His father had been born in 1855 in Irthlingborough, Northamptonshire; his mother in 1866 in London. They had married at St. Mark’s Church in Islington, London on 15th April 1889. At the time his father was a 33 year-old bootmaker living ar 278 St. Paul’s Road in Islington; his mother was aged 23 and lived at 105 Fonthill Road, Islington. Two years later the couple were still resident in Islington..

Alexander’s three siblings were Ethel Elizabeth Partridge (born in 1890 in Highbury, London), Owen Horatio Partridge (born in 1893 in Holborn, London, died 1930). and Alfred Herbert Partridge (born on 14th January 1897 in Finsbury Park, London, died in 1974).

The 1901 census found Alexander, aged seven, living with his parents, maternal grandmother and three siblings at 40 Pooles Park, Islington, London. His father was a bus conductor.

In 1903 the family moved to Chelmsford. Alexander’s sister Ethel died in the town two years later.

In 1911 the census recorded 18 year-old Alexander living with his parents and two surviving siblings at 3 Hope Square off Primrose Hill, Chelmsford. Alexander was a metal grinder at Hoffmann’s ball-bearings factory in Chelmsford; his father was a boot repairer; brother Owen was a clerk at Crompton’s electrical engineers; while brother Alfred was a butcher’s errand boy for the London County Meat Company.

Alexander enlisted at Chelmsford. He was killed in action on 22nd March 1918 near Cambrai while serving as Private 40344 (formerly 5093) in C Company of the 11th Battalion of the Leicestershire Regiment. He was aged 25.

On 5th April 1918 the Essex County Chronicle reported:

“Mrs. G. H. Partridge , 9 Rainsford Lane, Chelmsford, has received news that her oldest son, Pt. A. J. Partridge. Leicestershire Regt., Lewis gun section is reported missing since March 22, He had previously suffered from trench fever and had been twice wounded. This was his third year in France. Mrs. Partridge has another son who is a prisoner of war.”
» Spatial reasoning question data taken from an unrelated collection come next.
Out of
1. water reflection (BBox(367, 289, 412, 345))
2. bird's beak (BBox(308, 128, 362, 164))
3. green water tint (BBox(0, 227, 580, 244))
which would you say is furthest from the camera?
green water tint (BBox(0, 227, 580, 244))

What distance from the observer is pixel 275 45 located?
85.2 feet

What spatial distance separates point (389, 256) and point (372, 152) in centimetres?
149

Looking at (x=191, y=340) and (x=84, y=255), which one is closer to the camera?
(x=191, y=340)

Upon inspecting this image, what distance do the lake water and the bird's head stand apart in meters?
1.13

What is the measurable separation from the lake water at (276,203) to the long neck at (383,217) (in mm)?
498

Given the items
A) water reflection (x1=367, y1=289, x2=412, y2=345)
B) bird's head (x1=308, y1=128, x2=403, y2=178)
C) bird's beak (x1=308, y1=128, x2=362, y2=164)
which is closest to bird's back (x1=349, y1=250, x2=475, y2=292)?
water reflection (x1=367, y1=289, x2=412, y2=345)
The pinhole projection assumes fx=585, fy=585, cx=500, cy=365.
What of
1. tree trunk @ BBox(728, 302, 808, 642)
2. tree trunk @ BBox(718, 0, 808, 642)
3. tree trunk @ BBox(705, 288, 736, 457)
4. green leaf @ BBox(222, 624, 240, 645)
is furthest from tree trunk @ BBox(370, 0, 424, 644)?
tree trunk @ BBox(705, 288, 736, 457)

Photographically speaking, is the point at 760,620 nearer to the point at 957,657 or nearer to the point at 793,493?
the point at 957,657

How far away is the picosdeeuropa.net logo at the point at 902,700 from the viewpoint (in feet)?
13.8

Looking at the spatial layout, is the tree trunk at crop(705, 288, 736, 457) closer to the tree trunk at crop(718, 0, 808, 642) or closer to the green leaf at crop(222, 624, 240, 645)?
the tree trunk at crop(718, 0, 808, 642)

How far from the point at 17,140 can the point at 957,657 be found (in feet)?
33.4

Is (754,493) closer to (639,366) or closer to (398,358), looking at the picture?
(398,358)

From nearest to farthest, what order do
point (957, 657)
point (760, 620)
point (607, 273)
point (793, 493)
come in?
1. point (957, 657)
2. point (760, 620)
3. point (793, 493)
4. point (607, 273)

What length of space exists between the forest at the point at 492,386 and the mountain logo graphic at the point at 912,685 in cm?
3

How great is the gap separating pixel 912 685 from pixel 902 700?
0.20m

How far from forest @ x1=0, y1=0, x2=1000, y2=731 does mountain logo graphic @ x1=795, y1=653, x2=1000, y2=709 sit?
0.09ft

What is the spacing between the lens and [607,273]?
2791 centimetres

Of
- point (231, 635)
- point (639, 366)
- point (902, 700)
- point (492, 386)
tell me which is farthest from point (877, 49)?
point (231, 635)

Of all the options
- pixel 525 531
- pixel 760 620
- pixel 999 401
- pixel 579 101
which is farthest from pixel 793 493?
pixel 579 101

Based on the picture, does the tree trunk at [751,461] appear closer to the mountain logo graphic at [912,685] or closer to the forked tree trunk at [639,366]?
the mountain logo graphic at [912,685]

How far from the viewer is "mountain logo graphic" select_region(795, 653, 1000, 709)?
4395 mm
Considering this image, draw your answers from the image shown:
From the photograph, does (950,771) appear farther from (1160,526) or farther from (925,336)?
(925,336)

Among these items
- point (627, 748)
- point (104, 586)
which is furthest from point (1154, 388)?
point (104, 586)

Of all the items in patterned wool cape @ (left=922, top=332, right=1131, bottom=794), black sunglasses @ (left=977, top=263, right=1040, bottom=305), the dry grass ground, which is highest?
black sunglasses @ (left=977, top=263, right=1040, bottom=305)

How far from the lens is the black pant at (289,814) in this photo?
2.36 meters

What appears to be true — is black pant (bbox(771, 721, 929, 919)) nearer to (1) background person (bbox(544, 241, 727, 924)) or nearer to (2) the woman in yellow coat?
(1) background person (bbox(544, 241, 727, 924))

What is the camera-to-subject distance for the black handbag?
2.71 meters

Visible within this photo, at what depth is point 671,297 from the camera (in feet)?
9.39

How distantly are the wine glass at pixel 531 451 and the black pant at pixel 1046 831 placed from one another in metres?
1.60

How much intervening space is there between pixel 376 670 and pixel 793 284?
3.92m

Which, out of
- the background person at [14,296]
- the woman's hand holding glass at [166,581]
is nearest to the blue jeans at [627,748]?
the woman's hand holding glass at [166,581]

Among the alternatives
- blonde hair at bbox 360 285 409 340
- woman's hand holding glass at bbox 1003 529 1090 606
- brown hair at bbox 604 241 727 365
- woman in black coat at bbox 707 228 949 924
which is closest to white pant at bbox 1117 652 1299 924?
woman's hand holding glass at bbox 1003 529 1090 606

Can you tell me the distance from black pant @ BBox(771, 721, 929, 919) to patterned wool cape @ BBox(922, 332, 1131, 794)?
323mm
Private, 11th Battalion, Leicestershire Regiment

Alexander has no known grave and is commemorated on the Arras Memorial, in the Faubourg-d'Amiens Cemetery in Arras, Pas de Calais in France, and on the Civic Centre Memorial, Chelmsford. The Arras Memorial commemorates almost 35,000 servicemen from the United Kingdom, South Africa and New Zealand who died in the Arras sector between the spring of 1916 and 7 August 1918, the eve of the Advance to Victory, and have no known grave.

The 1918 register of electors listed Alexander’s parents at 9 Rainsford Lane, Chelmsford which was later renumbered 40 Rainsford Lane (now demolished). The property stood at the southern sid eof the junction with Cramphorn Road.

His father died in 1935, aged 80; his mother died in 1949, aged 83.